Briefing Paper prepared by The National Vaccine Information Center

What is the Vaccine Injury Compensation Program? The National Childhood Vaccine Injury Act of 1986, Public Law 99-660, was a landmark vaccine safety and compensation law, passed by Congress after five years of effort by the National Vaccine Information Center, the American Academy of Pediatrics, and several vaccine manufacturers.

Physician organizations and vaccine manufacturers were seeking fewer lawsuits and they asserted that this would help insure the availability of vaccines and result in reduced prices.

Parents were seeking a less expensive, less time consuming and emotionally draining alternative to a lawsuit. When the law was passed, parents who had pending lawsuits made a choice between the VICP and continuing their law suit. Parents insisted on preserving the right to go to court if the VICP ruled against them or the award was not sufficient to care for the injured child.

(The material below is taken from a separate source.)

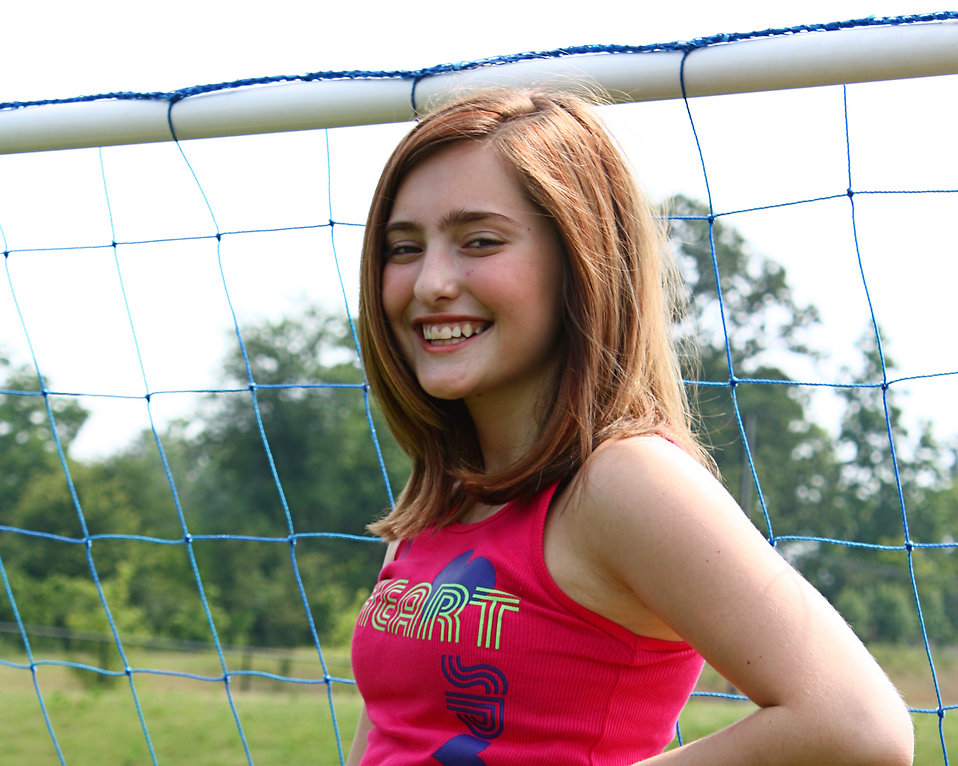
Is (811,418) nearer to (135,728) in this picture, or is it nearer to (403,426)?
(135,728)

What other provisions were part of the law? Parents fought hard to have safety provisions as part of the law in an effort to prevent other children from suffering a vaccine injury or death. Compensation without prevention was not acceptable. 1. All doctors who administer vaccines must report vaccine reactions to federal health authorities. The Vaccine Adverse Events Reporting System (VAERS) was created as a centralized reporting system for vaccine adverse events. 2. All doctors are required to record vaccine reactions in the patient's permanent medical record, in an effort to prevent a child from being revaccinated after a previous reaction. 3. Doctors are required to keep a record of the date, manufacturer's name and lot number of the vaccines given, making it easier to obtain that information and assist in identifying especially reactive lots of vaccine. 4. Doctors are required to provide parents with written information prior to delivery of the vaccinations, in an effort to help parents make better-informed decisions. 5. The Federal Government is required to promote the improvement of existing vaccines and the development of safer vaccines; so fewer children would suffer an adverse event.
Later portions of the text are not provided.